But in 14 starts this season, he has posted a 3.21 earned-run average, earning himself a selection to the all-star game as both a pitcher and a hitter. In his last start, he threw six dazzling scoreless innings, giving up just three hits and striking out eight.

“There’s this level of freakish ability that very few players have and he’s kind of prominent on that totem pole of incredible, incredible athletes that we’re going to witness,” Baldelli said. “We should all kind of marvel and take a moment to acknowledge what he’s doing. It’s beyond special.”

But while they’re marveling at his ability, the Twins also know they have to find a way to get him out.
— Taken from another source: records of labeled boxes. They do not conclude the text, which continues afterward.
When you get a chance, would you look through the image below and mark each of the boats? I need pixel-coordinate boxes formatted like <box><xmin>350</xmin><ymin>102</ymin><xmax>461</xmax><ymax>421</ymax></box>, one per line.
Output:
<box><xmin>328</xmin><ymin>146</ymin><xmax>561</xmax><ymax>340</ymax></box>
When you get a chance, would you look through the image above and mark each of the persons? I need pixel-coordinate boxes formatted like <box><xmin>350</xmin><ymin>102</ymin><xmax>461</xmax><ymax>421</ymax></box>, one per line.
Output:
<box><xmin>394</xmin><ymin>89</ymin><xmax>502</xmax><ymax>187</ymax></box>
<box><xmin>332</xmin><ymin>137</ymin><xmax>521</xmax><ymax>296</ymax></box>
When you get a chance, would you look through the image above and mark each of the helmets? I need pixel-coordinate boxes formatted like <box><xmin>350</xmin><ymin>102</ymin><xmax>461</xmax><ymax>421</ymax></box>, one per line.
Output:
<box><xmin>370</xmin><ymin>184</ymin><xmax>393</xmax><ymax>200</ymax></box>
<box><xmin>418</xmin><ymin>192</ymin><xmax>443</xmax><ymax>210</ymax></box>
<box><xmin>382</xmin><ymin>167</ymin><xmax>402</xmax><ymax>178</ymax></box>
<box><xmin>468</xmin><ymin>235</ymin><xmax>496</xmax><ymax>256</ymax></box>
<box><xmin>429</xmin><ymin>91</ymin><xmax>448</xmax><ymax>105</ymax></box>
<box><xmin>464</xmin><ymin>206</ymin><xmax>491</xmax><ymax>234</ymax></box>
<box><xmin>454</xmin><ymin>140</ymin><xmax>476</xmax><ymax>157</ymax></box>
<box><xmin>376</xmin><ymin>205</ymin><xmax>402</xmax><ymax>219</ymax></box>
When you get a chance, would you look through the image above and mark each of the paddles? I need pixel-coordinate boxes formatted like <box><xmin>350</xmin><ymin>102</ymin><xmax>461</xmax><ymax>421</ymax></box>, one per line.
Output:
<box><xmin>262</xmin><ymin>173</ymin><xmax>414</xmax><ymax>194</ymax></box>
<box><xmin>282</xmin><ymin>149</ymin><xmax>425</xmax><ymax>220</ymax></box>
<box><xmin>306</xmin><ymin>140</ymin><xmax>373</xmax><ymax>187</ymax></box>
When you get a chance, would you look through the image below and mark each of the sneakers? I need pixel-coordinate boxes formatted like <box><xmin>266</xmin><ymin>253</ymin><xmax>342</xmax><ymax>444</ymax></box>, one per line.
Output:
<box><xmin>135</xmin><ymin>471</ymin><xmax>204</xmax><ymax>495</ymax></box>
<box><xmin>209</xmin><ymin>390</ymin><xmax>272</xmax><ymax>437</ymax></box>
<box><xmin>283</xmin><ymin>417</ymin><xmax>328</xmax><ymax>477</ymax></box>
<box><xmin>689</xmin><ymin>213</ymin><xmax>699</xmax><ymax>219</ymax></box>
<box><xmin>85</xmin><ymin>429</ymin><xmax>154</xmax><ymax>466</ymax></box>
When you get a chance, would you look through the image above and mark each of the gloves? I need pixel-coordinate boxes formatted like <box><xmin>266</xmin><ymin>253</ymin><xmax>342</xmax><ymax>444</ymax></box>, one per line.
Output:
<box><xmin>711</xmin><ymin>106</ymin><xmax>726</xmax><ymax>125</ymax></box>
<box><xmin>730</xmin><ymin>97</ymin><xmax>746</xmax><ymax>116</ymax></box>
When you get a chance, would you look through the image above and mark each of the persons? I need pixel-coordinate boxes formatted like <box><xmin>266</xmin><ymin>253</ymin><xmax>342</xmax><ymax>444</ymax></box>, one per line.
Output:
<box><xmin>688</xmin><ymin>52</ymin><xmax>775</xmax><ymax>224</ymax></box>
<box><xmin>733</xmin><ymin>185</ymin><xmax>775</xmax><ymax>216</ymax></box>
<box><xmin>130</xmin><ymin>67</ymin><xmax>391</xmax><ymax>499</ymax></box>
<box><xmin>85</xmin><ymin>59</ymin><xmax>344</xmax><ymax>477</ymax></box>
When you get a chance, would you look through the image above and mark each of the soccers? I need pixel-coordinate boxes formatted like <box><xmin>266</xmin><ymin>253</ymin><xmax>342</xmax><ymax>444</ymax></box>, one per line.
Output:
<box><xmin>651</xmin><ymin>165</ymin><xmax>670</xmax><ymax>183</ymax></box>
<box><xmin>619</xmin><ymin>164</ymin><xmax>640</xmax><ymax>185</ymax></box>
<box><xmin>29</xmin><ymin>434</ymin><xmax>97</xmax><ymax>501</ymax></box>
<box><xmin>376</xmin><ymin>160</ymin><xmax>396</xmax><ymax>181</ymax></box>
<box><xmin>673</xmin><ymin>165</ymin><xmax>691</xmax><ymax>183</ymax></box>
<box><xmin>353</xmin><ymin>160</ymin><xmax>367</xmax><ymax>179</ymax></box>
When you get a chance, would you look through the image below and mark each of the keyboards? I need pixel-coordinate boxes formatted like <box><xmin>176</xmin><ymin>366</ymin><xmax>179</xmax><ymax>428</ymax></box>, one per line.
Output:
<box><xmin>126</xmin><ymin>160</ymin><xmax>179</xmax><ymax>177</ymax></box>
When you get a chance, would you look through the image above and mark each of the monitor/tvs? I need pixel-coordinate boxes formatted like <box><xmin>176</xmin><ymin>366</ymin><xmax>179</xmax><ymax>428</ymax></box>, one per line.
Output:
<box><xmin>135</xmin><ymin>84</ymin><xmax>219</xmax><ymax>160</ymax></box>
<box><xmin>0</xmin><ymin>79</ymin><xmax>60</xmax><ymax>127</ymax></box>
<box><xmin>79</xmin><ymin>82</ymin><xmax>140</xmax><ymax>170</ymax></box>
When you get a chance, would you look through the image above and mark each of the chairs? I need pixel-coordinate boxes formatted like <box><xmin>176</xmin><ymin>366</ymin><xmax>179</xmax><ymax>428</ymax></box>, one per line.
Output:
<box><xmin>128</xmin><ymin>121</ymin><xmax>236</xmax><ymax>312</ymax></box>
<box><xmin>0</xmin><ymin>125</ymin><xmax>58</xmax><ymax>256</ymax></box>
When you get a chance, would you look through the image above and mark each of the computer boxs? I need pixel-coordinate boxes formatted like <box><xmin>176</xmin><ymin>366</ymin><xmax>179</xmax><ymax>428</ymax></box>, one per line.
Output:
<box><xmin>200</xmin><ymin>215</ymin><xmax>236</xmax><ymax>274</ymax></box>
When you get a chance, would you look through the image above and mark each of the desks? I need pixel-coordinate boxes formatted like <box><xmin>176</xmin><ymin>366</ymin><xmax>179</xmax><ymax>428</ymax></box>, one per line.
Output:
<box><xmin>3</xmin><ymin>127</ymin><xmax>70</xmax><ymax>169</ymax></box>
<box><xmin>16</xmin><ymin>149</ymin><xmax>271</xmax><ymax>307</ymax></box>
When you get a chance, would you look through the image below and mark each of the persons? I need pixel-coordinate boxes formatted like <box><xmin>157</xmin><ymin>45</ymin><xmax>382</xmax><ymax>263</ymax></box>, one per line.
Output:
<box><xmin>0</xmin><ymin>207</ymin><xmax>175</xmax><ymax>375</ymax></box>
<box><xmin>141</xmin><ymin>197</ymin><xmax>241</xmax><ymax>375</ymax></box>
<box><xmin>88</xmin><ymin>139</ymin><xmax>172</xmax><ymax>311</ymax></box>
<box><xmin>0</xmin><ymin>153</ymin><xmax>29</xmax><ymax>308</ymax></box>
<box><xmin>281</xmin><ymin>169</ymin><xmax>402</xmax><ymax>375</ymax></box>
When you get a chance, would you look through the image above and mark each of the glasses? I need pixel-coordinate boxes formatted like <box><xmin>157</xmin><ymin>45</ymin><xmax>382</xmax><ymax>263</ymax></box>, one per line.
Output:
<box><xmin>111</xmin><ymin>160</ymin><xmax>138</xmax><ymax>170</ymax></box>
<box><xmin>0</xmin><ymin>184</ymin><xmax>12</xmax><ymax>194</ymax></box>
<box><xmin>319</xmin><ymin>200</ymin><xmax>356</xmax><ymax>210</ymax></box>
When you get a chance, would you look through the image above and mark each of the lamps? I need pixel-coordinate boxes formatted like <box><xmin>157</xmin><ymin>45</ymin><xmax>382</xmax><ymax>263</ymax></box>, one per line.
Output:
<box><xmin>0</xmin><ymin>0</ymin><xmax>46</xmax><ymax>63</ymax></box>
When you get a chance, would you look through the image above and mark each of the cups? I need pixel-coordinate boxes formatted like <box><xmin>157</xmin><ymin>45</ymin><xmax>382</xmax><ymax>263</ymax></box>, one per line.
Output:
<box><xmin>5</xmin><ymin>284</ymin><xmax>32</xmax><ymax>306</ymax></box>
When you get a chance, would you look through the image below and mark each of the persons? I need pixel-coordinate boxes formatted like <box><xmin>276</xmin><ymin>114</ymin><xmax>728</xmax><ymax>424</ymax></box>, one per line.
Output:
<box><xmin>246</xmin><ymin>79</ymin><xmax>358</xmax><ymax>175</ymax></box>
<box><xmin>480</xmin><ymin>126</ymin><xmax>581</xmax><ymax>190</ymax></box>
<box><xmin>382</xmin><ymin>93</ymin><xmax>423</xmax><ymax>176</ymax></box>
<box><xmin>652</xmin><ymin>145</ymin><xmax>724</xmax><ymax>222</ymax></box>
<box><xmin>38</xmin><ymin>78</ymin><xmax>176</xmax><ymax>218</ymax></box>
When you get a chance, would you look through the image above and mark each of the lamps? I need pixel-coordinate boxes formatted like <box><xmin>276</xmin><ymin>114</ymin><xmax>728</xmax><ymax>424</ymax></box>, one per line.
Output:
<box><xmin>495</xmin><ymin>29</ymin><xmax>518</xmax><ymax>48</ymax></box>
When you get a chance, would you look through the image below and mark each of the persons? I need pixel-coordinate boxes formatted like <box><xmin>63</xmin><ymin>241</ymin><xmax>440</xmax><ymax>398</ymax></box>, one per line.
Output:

That wasn’t quite so easy in 2019, when Ohtani made his first — and only visit so far — to Target Field.

On that trip, he went 6 for 15 against Twins pitchers.

“As a fellow Japanese countryman, I’m really happy to see his success at a very high level this season and whenever I face him, he’s a tough out to get, so I’ll make sure to do my homework and do the best I can to fight against him,” said Maeda, who has been a teammate on the Japanese national team with Ohtani in the past.

And in between trying to figure out how to approach Ohtani, there might be some gawking along the way in the home dugout.

“Before and after the games, I’ll be taking it in a little bit too because the guy is in some ways a once-in-a-lifetime player,” Baldelli said. “We don’t always get to see guys like that up close.”